• Provided records
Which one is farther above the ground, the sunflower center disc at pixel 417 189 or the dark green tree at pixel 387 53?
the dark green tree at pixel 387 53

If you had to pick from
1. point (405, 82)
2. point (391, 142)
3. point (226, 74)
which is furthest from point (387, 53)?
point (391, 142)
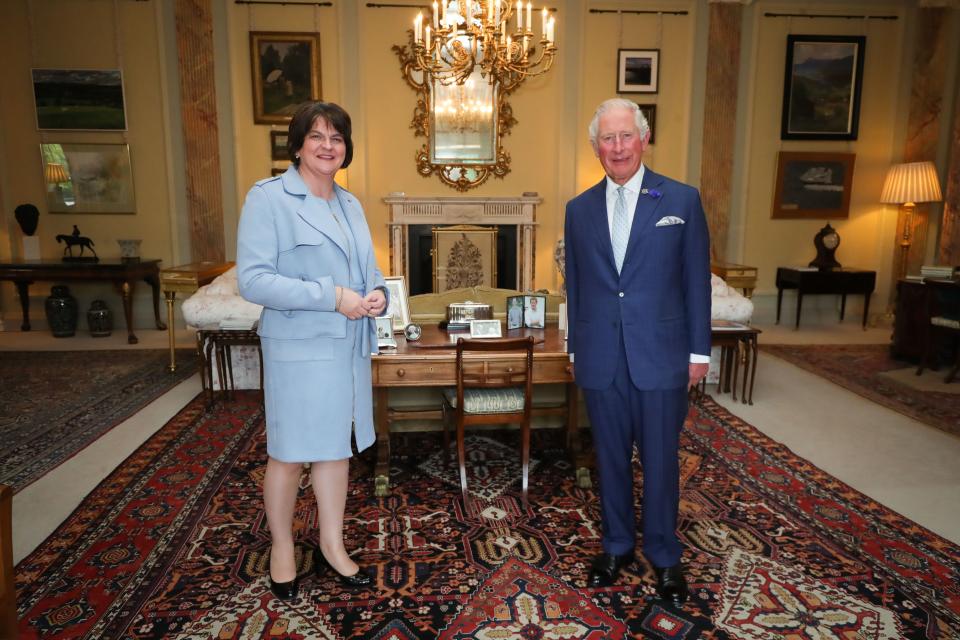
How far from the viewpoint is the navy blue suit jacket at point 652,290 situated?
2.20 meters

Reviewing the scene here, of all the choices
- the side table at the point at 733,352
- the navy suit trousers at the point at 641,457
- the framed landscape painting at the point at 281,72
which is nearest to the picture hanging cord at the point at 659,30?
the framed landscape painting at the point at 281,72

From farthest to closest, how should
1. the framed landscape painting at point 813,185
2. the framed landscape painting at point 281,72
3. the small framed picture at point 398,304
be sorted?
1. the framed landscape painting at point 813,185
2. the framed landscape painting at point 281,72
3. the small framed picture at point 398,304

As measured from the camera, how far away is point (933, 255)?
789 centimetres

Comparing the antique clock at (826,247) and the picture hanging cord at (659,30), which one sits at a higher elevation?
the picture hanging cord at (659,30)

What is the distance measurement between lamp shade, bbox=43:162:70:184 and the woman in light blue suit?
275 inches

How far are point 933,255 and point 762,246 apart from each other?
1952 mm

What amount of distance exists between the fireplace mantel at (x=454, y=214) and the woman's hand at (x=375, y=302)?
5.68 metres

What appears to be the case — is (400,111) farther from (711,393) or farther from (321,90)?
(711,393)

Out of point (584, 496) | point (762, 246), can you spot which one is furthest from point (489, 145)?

• Work to do
Print every record above exactly as written, leaving out the pictures.

• Solution
Which one is farther above the ground, the sunflower center disc at pixel 417 189 or the dark green tree at pixel 387 53?
the dark green tree at pixel 387 53

If you had to pick from
1. point (405, 82)
2. point (391, 142)
3. point (226, 74)
which is furthest from point (387, 53)?
point (391, 142)
How far from the viewpoint is the navy blue suit jacket at point 652,290 situated?
2.20 meters

Reviewing the scene here, of all the choices
- the side table at the point at 733,352
- the navy suit trousers at the point at 641,457
- the framed landscape painting at the point at 281,72
which is nearest to the picture hanging cord at the point at 659,30?
the framed landscape painting at the point at 281,72

From farthest to closest, how should
1. the framed landscape painting at point 813,185
2. the framed landscape painting at point 281,72
3. the small framed picture at point 398,304
be sorted?
1. the framed landscape painting at point 813,185
2. the framed landscape painting at point 281,72
3. the small framed picture at point 398,304

As measured from the camera, how far away is point (933, 255)?
789 centimetres

Comparing the antique clock at (826,247) and the picture hanging cord at (659,30), which one sits at a higher elevation?
the picture hanging cord at (659,30)

What is the distance measurement between lamp shade, bbox=43:162:70:184 and the woman in light blue suit?
275 inches

How far are point 933,255 and point 762,246 apart from each other?
1952 mm

What amount of distance exists between the fireplace mantel at (x=454, y=214) and the woman's hand at (x=375, y=302)?
5.68 metres

What appears to be the case — is (400,111) farther from (711,393) or farther from (321,90)?
(711,393)

Out of point (584, 496) | point (762, 246), can you spot which one is furthest from point (489, 145)?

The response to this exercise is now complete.